About 20 percent of U.S. states have community property laws governing property owned by married people. Dividing community property is a big part of the divorce settlement in these states.

The states that currently have some form of community property law are Arizona, California, Idaho, Louisiana, Nevada, New Mexico, Texas, Washington and Wisconsin. In some states, such as California, the law requires that all community property be split 50/50 between divorcing spouses.

In other states, the law requires courts to split the community property "equitably" - which means fairly, but not necessarily exactly equally. Factors the court will consider include the length of the marriage, the work history and job prospects of each spouse, the physical and mental health condition of each spouse, the source of each asset and the childrens expenses, if any.

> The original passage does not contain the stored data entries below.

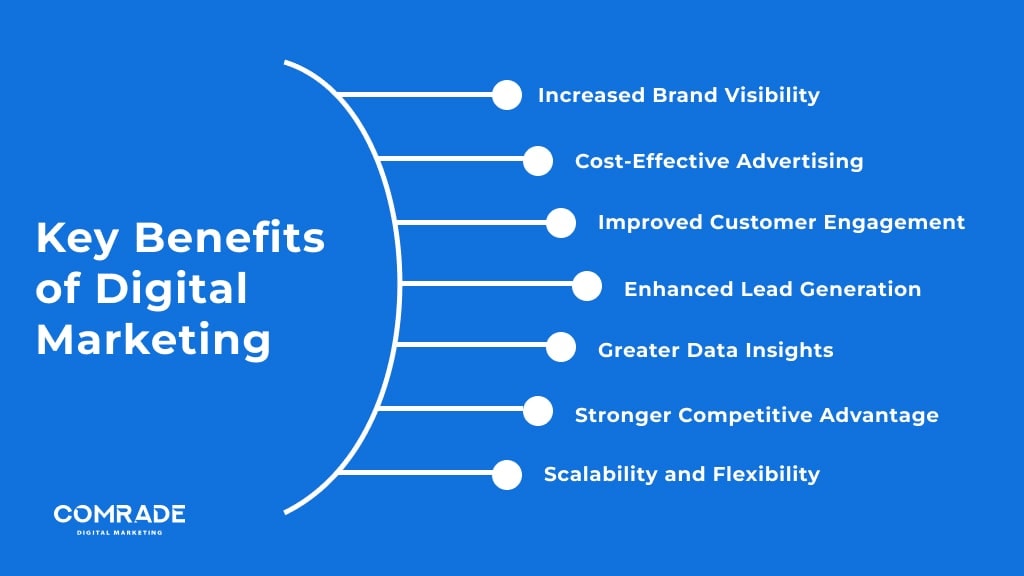 Key Benefits of Digital Marketing

Increased Brand Visibility

Cost-Effective Advertising

Improved Customer Engagement

Enhanced Lead Generation

Greater Data Insights

Stronger Competitive Advantage

Scalability and Flexibility

COMRADE
DIGITAL MARKETING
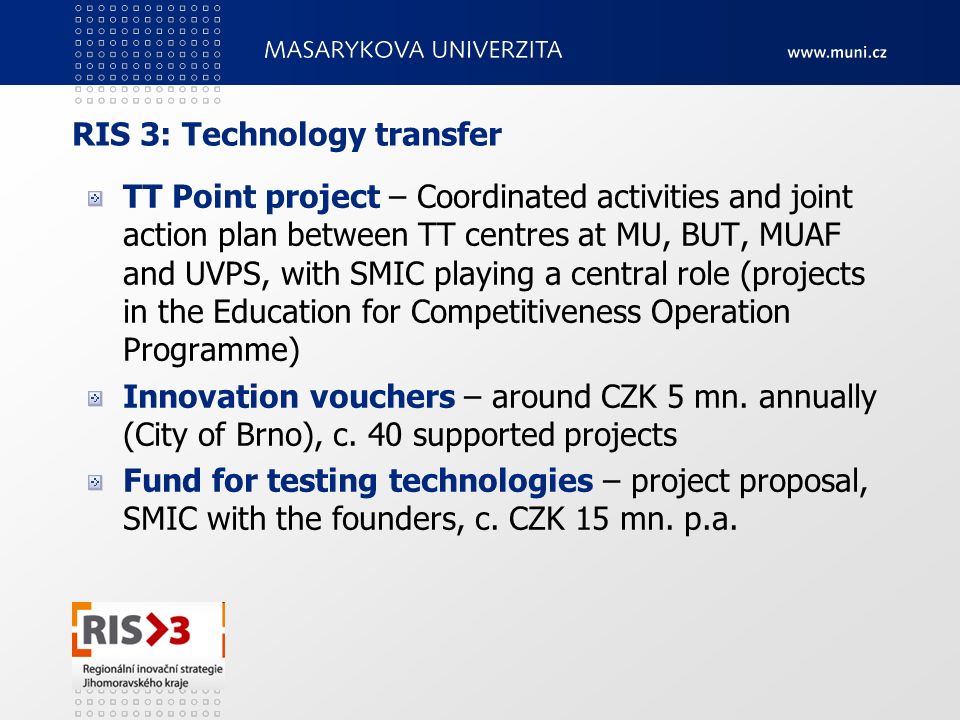 MASARYKOVA UNIVERZITA

www.muni.cz

RIS 3: Technology transfer

TT Point project – Coordinated activities and joint action plan between TT centres at MU, BUT, MUAF and UVPS, with SMIC playing a central role (projects in the Education for Competitiveness Operation Programme)

Innovation vouchers – around CZK 5 mn. annually (City of Brno), c. 40 supported projects

Fund for testing technologies – project proposal, SMIC with the founders, c. CZK 15 mn. p.a.

RIS>3

Regionální inovační strategie Jihomoravského kraje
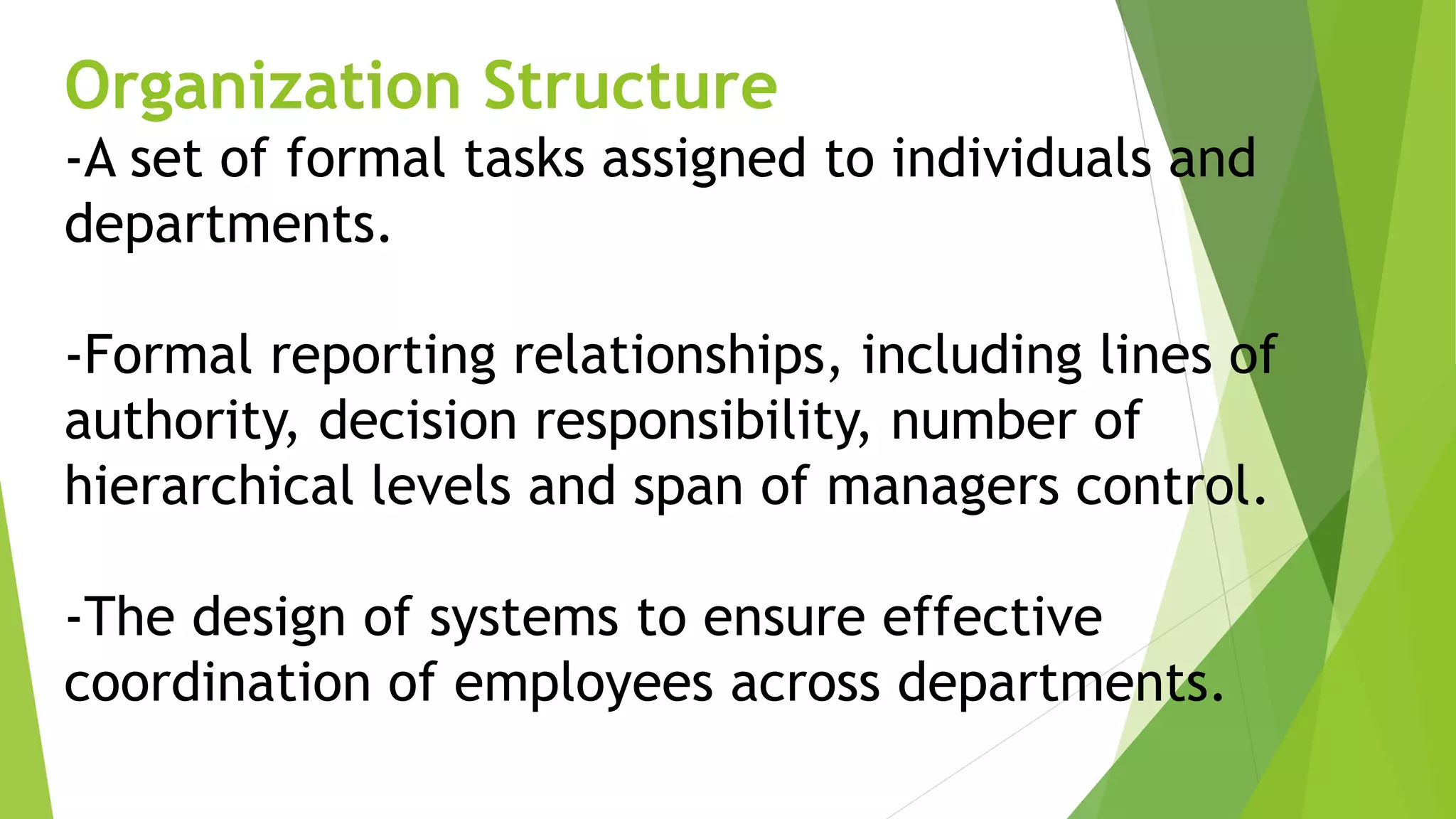 Organization Structure

-A set of formal tasks assigned to individuals and departments.

-Formal reporting relationships, including lines of authority, decision responsibility, number of hierarchical levels and span of managers control.

-The design of systems to ensure effective coordination of employees across departments.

Dividing Community Property

In some states that have community property laws, all property that is acquired during the marriage is presumed to be community property. If one spouse believes that a particular piece of property is his or her separate property, he or she must prove to the court that the property was a gift to him or her personally, or was purchased with funds that he or she had before the marriage or money that he or she inherited during the marriage. Even then, if the separate property was "co-mingled" with the community property, it may be considered community property.

For example, if someone inherits money from a deceased relative and deposits it in a joint bank account, all or part of the inheritance may become community property.

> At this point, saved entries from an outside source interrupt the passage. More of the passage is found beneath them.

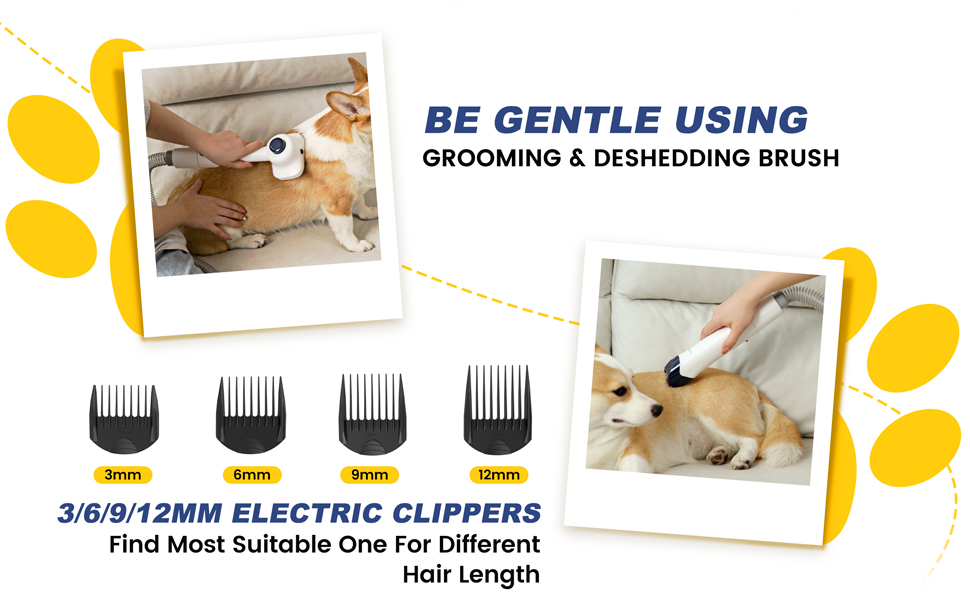 BE GENTLE USING
GROOMING & DESHEDDING BRUSH

3mm
6mm
9mm
12mm

3/6/9/12MM ELECTRIC CLIPPERS
Find Most Suitable One For Different Hair Length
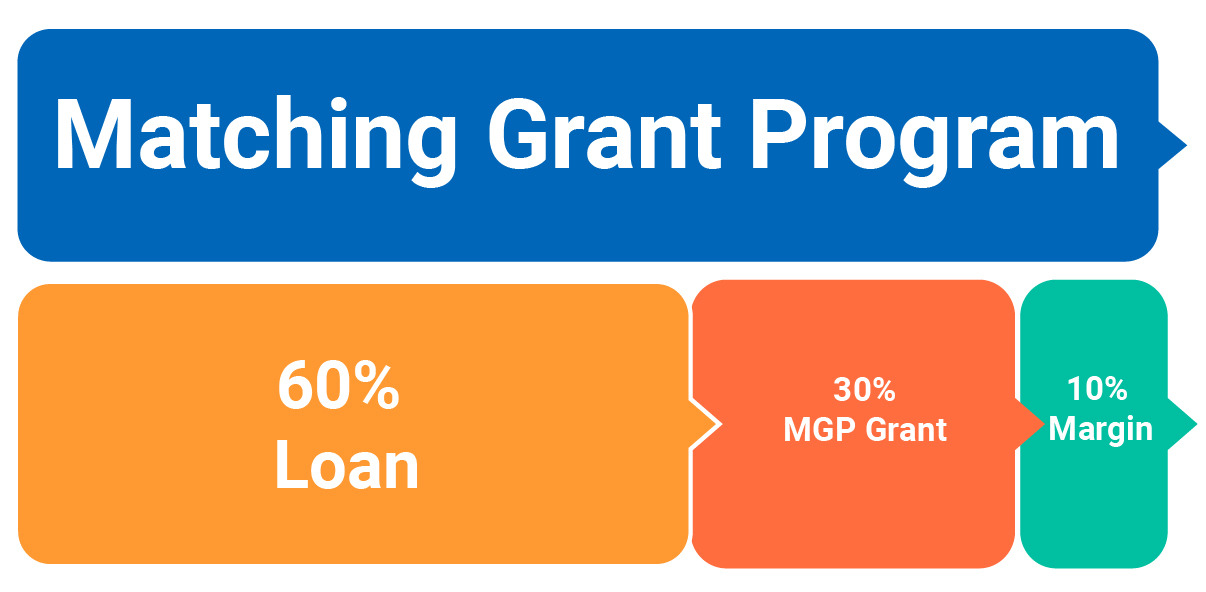 Matching Grant Program

60%
Loan

30%
MGP Grant

10%
Margin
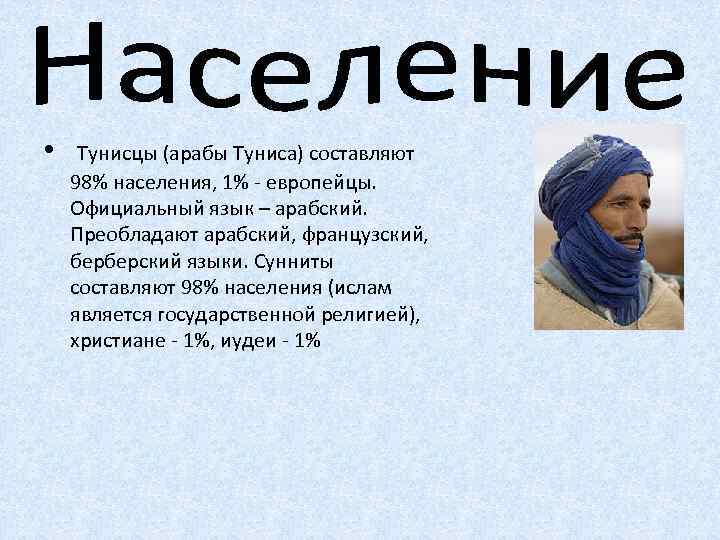 Население

• Тунисцы (арабы Туниса) составляют 98% населения, 1% - европейцы. Официальный язык – арабский. Преобладают арабский, французский, берберский языки. Сунниты составляют 98% населения (ислам является государственной религией), христиане - 1%, иудеи - 1%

It is extremely important to gather as much information as possible about your assets at the beginning of the divorce proceeding. If you believe that some property should be treated as your separate property, assume that you will have to prove to a judge why that asset is yours and not community property.

Once the court has made its decisions about division of property, be sure to get everything you need from your former spouse as soon as possible. For example, if you will be keeping a piece of real estate, make sure your spouse signs a deed giving his or her interest in that property to you. Or, if you will be keeping a car that is in both spouses names, make sure your former spouse signs the title transferring full ownership to you. The judges written order is not enough to transfer clear legal title. Making sure you have completed the transfers of all assets that have a deed or title will avoid problems later if you decide to sell or refinance the property.